The Natural Monopoly and Shared Infrastructure

To understand this market failure, we need to comprehend what economists call a "natural monopoly." An industry falls into this category when the cost of building the infrastructure is extremely high, but the cost of serving an additional customer is very low. In this scenario, infrastructure competition, in fact, destroys value.

Think about water pipes. It would be insane to have three different water companies digging up your street to install their own pipe networks. That would be three times the construction, three times the disruption, three times the cost. And, in the end, you would still only use one of them.

The rational solution is to build the infrastructure once, as a neutral and shared asset, and allow different companies to compete to provide service over that infrastructure. This is how water and, in most places, electricity work. And in Switzerland, this is how fiber optic internet operates.

Failed Models: Germany and the US

In the United States and Germany, the path taken was the opposite, with equally poor results, despite distinct approaches.

In Germany, the "free market" approach meant allowing any company to dig up the street to install its own fiber. The result is what is called "overbuild": multiple networks running in parallel trenches, often just a few meters apart. Billions of euros spent on redundant concrete and asphalt, money that could have been invested in faster equipment, lower prices, or connecting rural areas, but was wasted digging the same hole twice, literally. Although Germany is regulated, the regulation focuses on infrastructure competition instead of mandating conduit sharing. Furthermore, Deutsche Telekom, the incumbent, uses existing regulations to create obstacles for smaller ISPs.

The United States followed a different path. Instead of "overbuild," they obtained territorial monopolies, in some places even paid for by the federal government. In most American cities, there is no choice of fiber providers. You have the incumbent serving your neighborhood. This is marketed as competition, but it is not; it is a cartel. Each company has its protected territory, and consumers have no choice. If you don't like your provider, your only alternative is often a 90s-era DSL or a cellular hotspot. This is what happens when natural monopolies operate without oversight: they don't compete on price or quality; they just extract value. And, because these networks are built cheaply using P2MP (Point-to-Multipoint), or shared architecture, your "gigabit" connection is split with the entire neighborhood. At 8 PM, when everyone is watching Netflix, that gigabit becomes 200 megabits, or 100, or less. The provider still charges for the "gigabit" but doesn't inform you that you are sharing it.

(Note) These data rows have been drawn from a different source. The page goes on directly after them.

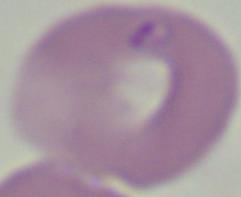
{
  "magnification": "1000x",
  "modality": "photomicrograph",
  "identification": "Babesia"
}Identify the cell.
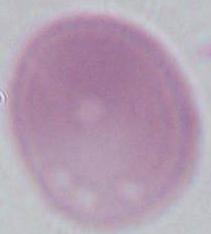
An erythrocyte.

Summary:
  - Modality: photomicrograph
  - Magnification: 1000x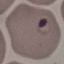
Summary:
  - Malaria status: parasitized
  - Stain: Giemsa
  - Image type: cell patch, automatically extracted from a larger field of view and resized to 64 × 64 pixels
  - Preparation: thin blood film
  - Capture: smartphone camera at the microscope eyepiece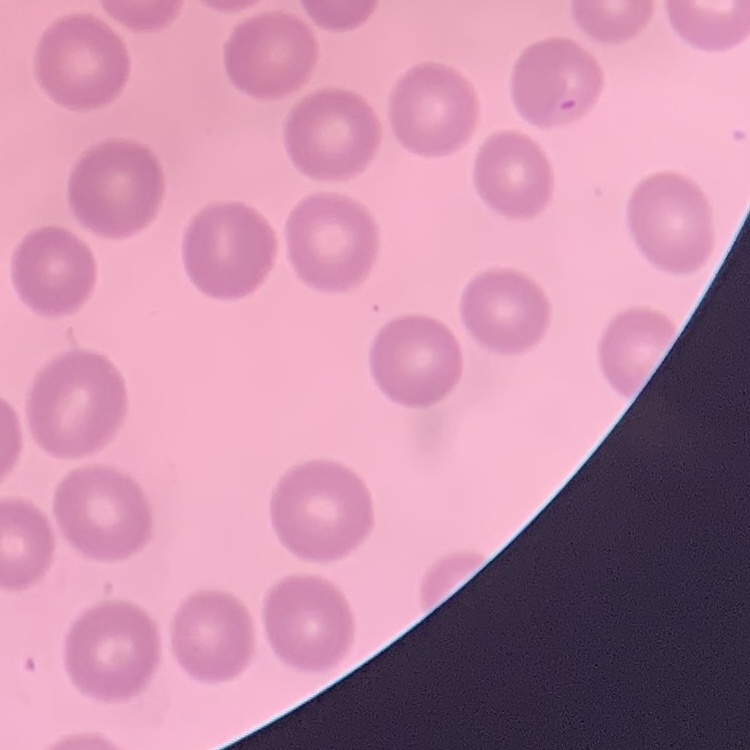
Summary:
  - Red blood cell morphology: no rouleaux formation
  - Preparation: thin blood film
  - Stain: Field's or Giemsa
  - Image type: one tile cut from a larger photomicrograph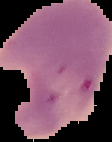

Summary:
  - Result: malaria parasites identified
  - Image type: segmented cell region with the area outside set to black
  - Image size: 112×142 pixels
  - Preparation: thin blood filmIdentify the preparation type.
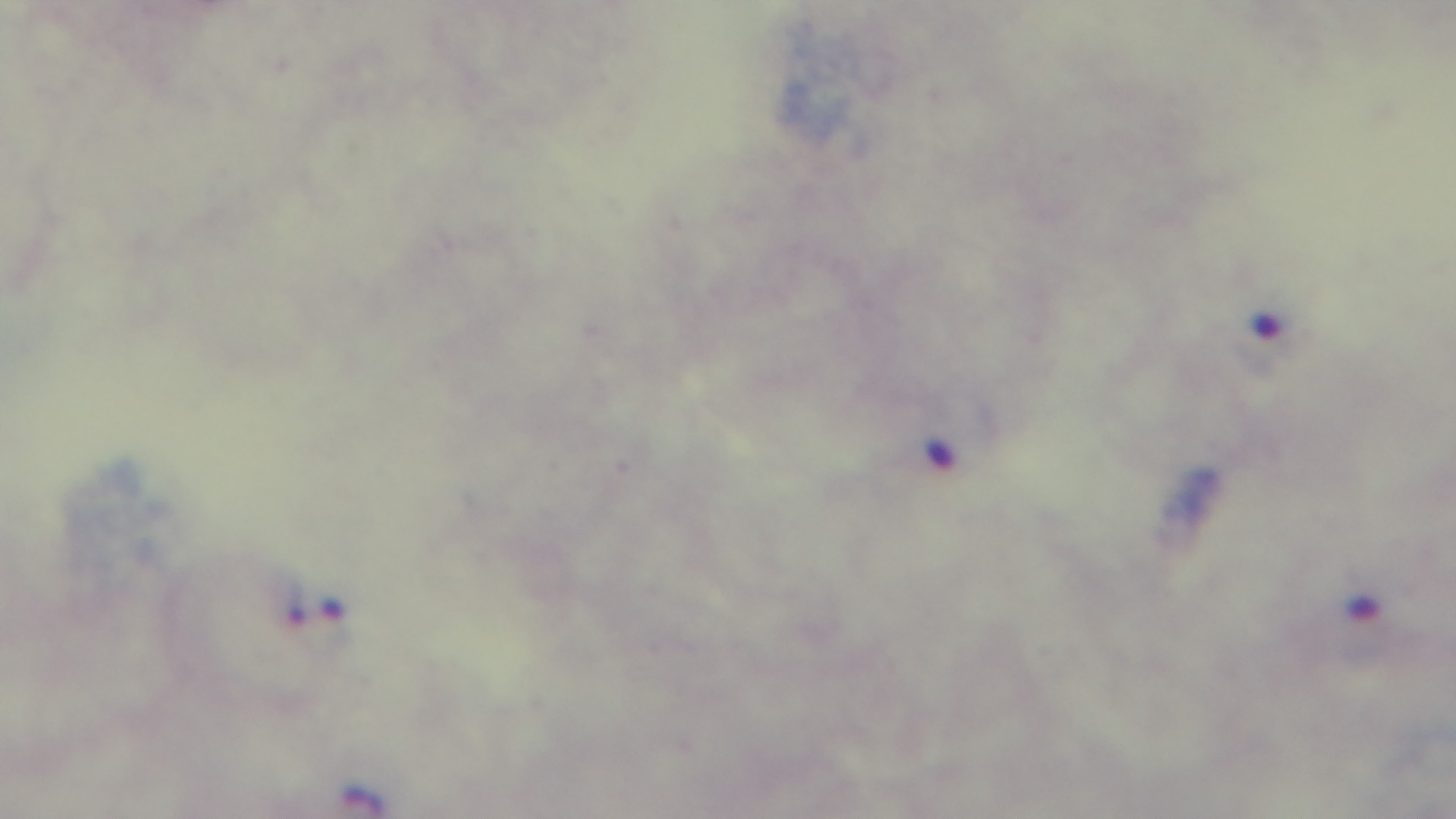

It is a thick blood film.

Oil-immersion objective, 100x. Giemsa stain. Malaria status: infected. Single field of view. Mounted 4K digital camera. Light microscopy.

The core of the issue is not "free market versus regulation," but rather how regulation is applied and whether it recognizes and addresses the nature of a natural monopoly. Switzerland understood that infrastructure should be a public good or a neutral and shared asset, upon which service competition can flourish. For us, developers, this means that the quality of network infrastructure has a direct impact on innovation, the ability to work remotely, and the reliability of the services we build and use. It is a reminder that the technological foundation upon which we build is as important as the code we write.